В комнате стояла тишина, нарушаемая лишь тихим сопением Тайлера, который уже давно погрузился в сон, не подозревая о внутренней борьбе, разгорающейся рядом. Адам продолжал гладить его волосы, но пальцы дрожали — не от холода, а от этой внутренней смуты. Он знал, что не может оставаться в этом состоянии вечно, но сейчас покоя не было. И эта ночь, казалось, станет ещё одной страницей его борьбы — без слов, без звуков, только с тяжёлыми мыслями, что не давали ему уснуть.

Он ненавидел ГГИ. Это короткое, жёсткое слово звучало в его голове, словно приговор, который он сам себе вынес. Оно отражало всю тяжесть и комплексность его чувств — зависть, обиду, разочарование, кипящее раздражение, которое постоянно разрывалось на части. ГГИ был для него не просто соперником, не просто сухим именем в бесконечных списках рекордов и побед. ГГИ был символом того, что казалось недостижимым, недосягаемым идеалом, который ускользал от Адама, словно песок, скользящий сквозь пальцы даже при самых крепких попытках удержать.
Он ненавидел его за то, что тот всегда был на шаг впереди — лёгкий, уверенный в себе, казалось, что без малейшего усилия он достигал тех высот, к которым Адам стремился всю свою жизнь. Взрывная скорость реакции, абсолютное мастерство и природная грация, которыми обладал ГГИ, казались Адаму несправедливым наказанием судьбы. Ведь сам он вкладывал часы и дни, месяцы и годы в тренировку, саморазвитие, работу над собой — а ГГИ словно был рожден с этим даром, который не поддавался объяснению.

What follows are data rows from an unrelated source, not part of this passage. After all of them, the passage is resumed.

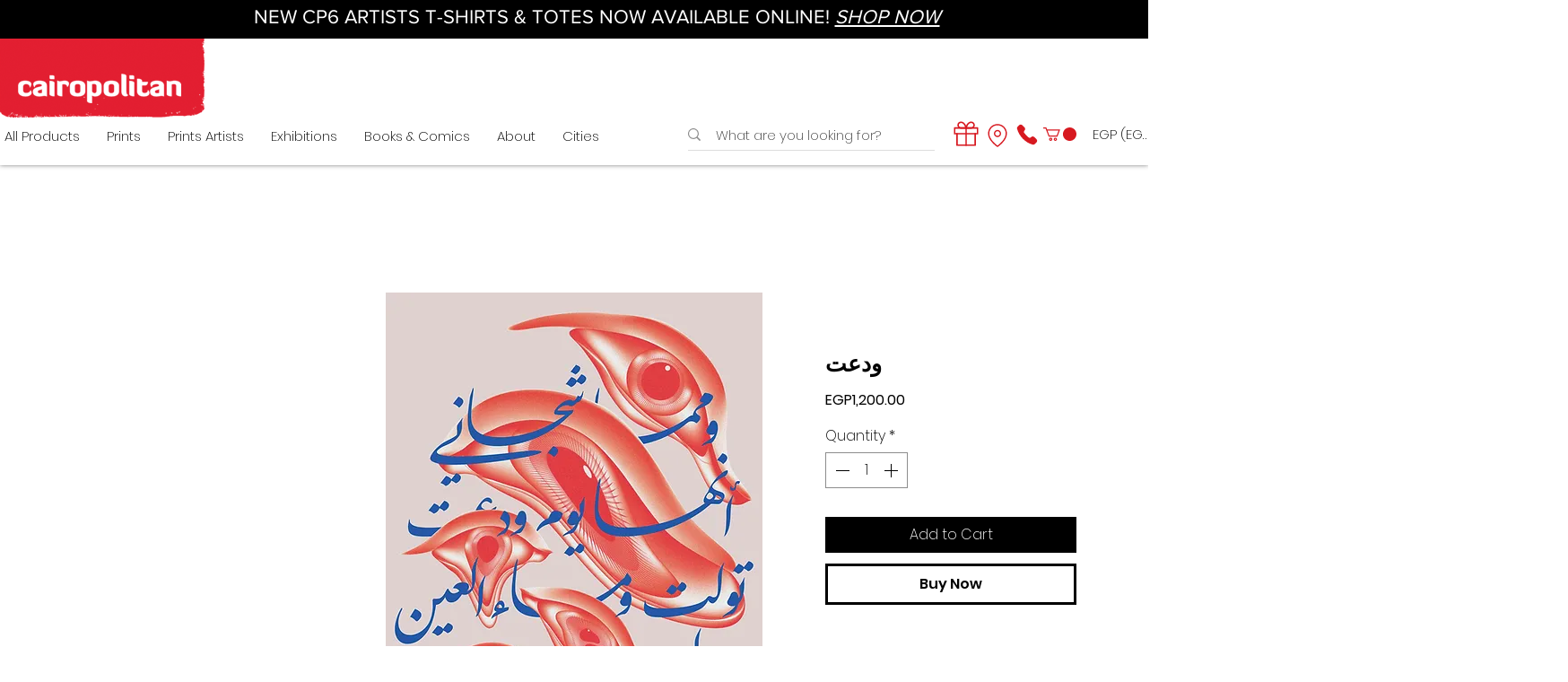

--- FILE ---
content_type: text/html; charset=utf-8
request_url: https://accounts.google.com/o/oauth2/postmessageRelay?parent=https%3A%2F%2Fstatic.parastorage.com&jsh=m%3B%2F_%2Fscs%2Fabc-static%2F_%2Fjs%2Fk%3Dgapi.lb.en.2kN9-TZiXrM.O%2Fd%3D1%2Frs%3DAHpOoo_B4hu0FeWRuWHfxnZ3V0WubwN7Qw%2Fm%3D__features__
body_size: 160
content:
<!DOCTYPE html><html><head><title></title><meta http-equiv="content-type" content="text/html; charset=utf-8"><meta http-equiv="X-UA-Compatible" content="IE=edge"><meta name="viewport" content="width=device-width, initial-scale=1, minimum-scale=1, maximum-scale=1, user-scalable=0"><script src='https://ssl.gstatic.com/accounts/o/2580342461-postmessagerelay.js' nonce="leNtbclyyUGAhj4SyefRIA"></script></head><body><script type="text/javascript" src="https://apis.google.com/js/rpc:shindig_random.js?onload=init" nonce="leNtbclyyUGAhj4SyefRIA"></script></body></html>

Ненависть жгла Адама изнутри, подтачивая его силы и волю. Каждый раз, когда он слышал о новых рекордах, о том, как ГГИ занимает первое место в аркаде, в груди поднималась горькая волна, которая заставляла сердце сжиматься от боли. Ему казалось, что весь мир играет по другим правилам — несправедливым, чуждым и непреклонным — и что этот человек стал живым символом этой несправедливости.
Он ненавидел в ГГИ ещё и то, что тот даже не догадывался о тех чувствах, которые живут в Адаме, о том, насколько сильно он хочет превзойти его, сколько горит эта внутренняя борьба, которая никогда не утихает. Ненависть была одновременно завистью, желанием стать лучше, сильнее, быстрее — и горьким бессилием, потому что, сколько бы он ни пытался, всё казалось недостаточным.

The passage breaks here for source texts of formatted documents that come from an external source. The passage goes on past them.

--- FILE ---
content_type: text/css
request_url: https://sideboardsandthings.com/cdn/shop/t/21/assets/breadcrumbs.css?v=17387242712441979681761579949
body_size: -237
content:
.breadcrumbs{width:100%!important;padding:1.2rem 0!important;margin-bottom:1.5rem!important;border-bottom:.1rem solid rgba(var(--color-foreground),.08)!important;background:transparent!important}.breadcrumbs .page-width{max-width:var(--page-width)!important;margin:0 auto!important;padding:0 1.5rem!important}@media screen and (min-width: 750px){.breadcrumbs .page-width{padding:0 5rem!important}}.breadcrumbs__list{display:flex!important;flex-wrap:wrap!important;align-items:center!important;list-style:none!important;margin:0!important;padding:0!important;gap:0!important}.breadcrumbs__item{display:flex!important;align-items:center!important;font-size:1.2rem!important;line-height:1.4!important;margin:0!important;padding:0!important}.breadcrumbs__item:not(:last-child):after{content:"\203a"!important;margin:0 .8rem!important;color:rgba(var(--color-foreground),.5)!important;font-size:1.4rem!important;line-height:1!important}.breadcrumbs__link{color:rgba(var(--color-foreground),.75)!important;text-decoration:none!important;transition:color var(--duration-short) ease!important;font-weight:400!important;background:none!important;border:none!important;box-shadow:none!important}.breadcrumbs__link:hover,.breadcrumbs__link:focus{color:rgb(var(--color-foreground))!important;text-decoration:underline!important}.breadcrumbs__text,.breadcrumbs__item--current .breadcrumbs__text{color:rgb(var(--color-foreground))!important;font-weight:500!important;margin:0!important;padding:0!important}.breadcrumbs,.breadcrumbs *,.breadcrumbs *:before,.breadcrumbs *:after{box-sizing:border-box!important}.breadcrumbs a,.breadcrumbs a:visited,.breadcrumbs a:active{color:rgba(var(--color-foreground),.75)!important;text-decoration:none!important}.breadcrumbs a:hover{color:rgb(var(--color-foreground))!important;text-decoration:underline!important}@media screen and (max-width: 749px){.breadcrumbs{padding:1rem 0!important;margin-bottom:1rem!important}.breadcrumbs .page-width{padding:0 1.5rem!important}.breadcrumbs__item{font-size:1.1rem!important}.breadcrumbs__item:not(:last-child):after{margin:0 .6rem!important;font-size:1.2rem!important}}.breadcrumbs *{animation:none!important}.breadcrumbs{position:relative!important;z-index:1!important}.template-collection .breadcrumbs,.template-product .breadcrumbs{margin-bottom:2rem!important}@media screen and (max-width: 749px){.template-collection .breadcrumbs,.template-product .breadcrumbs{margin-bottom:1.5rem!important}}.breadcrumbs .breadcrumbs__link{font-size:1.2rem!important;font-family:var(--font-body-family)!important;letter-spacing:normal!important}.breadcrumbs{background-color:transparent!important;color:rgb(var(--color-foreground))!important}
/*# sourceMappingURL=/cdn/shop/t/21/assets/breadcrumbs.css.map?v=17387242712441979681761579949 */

Эти мысли, как бесконечный поток, крутились у него в голове, превращая ночь в нескончаемый кошмар. В этом кошмаре ГГИ был невидимым, но неумолимым врагом — всегда рядом, всегда впереди, всегда недосягаемым. И даже в объятиях Тайлера, в уюте и тепле его присутствия, Адам не мог избавиться от этого тяжёлого и горького чувства — ненависти, которая жила внутри него, пожирая изнутри, разрушая покой и надежду.
Не выдержав, Адам тихо встал, стараясь не разбудить Тайлера, и медленно направился к старому письменному столу в углу комнаты. Он снял с полки фанерную доску, покрытую следами мелом и записками, которые он давно не трогал. Его пальцы дрожали, но в глазах зажегся новый огонёк — огонёк решимости, который в тот момент казался единственным спасением.

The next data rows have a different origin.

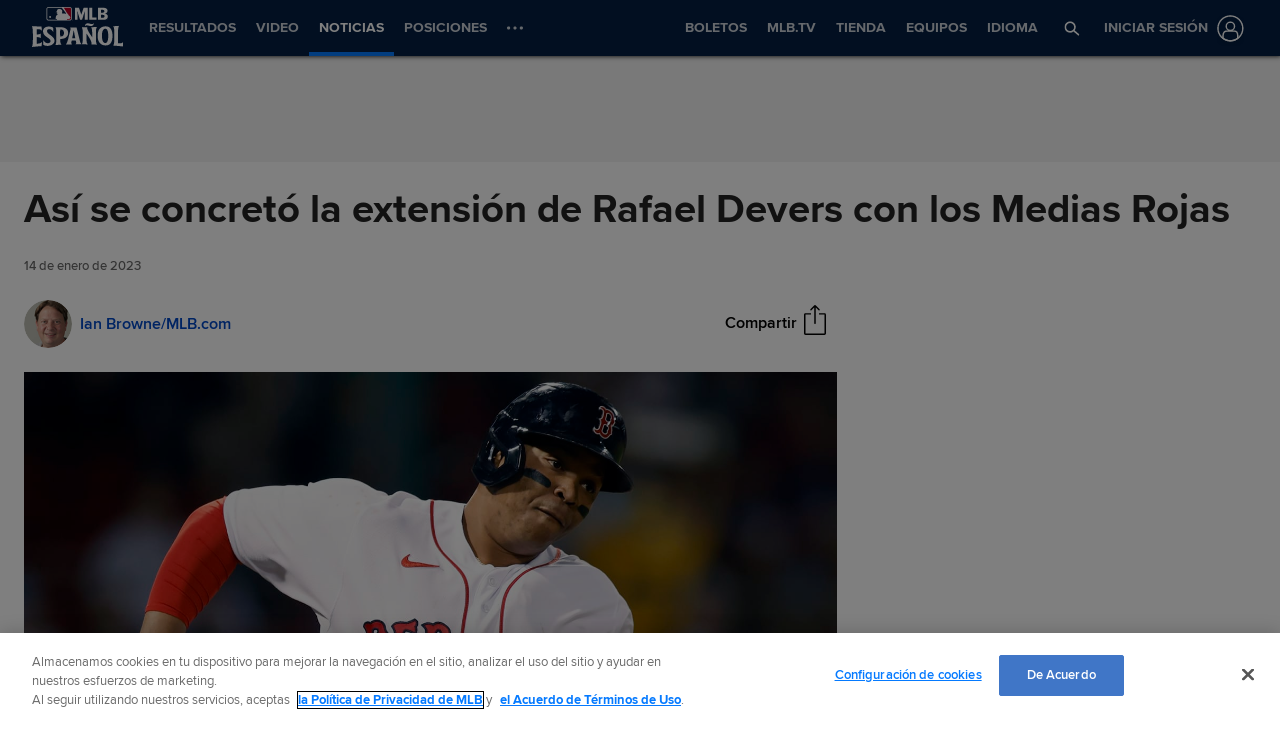

--- FILE ---
content_type: text/html; charset=utf-8
request_url: https://www.google.com/recaptcha/api2/aframe
body_size: 153
content:
<!DOCTYPE HTML><html><head><meta http-equiv="content-type" content="text/html; charset=UTF-8"></head><body><script nonce="jLAYORfaRH_JVyetFOF16A">/** Anti-fraud and anti-abuse applications only. See google.com/recaptcha */ try{var clients={'sodar':'https://pagead2.googlesyndication.com/pagead/sodar?'};window.addEventListener("message",function(a){try{if(a.source===window.parent){var b=JSON.parse(a.data);var c=clients[b['id']];if(c){var d=document.createElement('img');d.src=c+b['params']+'&rc='+(localStorage.getItem("rc::a")?sessionStorage.getItem("rc::b"):"");window.document.body.appendChild(d);sessionStorage.setItem("rc::e",parseInt(sessionStorage.getItem("rc::e")||0)+1);localStorage.setItem("rc::h",'1769094446967');}}}catch(b){}});window.parent.postMessage("_grecaptcha_ready", "*");}catch(b){}</script></body></html>

--- FILE ---
content_type: application/x-javascript;charset=utf-8
request_url: https://ans.mlb.com/id?d_visid_ver=3.0.0&d_fieldgroup=A&mcorgid=A65F776A5245B01B0A490D44%40AdobeOrg&mid=68908757529236471039170832441571259097&ts=1769094432203
body_size: -41
content:
{"mid":"68908757529236471039170832441571259097"}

Он достал из ящика листок бумаги и аккуратно написал на нём крупными буквами: «Кто такой ГГИ?». Затем закрепил листок на доске, прикрепив его кнопками, словно объявляя начало какого-то важного расследования — личного и почти отчаянного.
Адам отступил на несколько шагов, чтобы посмотреть на своё творение. В этот момент в его голове возникла ясная мысль: пора разобраться, что же скрывается за этим именем, почему оно занимает столько места в его мыслях и почему он не может отпустить это чувство зависти и непонимания. Это было начало новой игры — игры, где ставки были гораздо выше, чем казалось на первый взгляд. Расследование началось.

Адам был уверен, что сможет отомстить.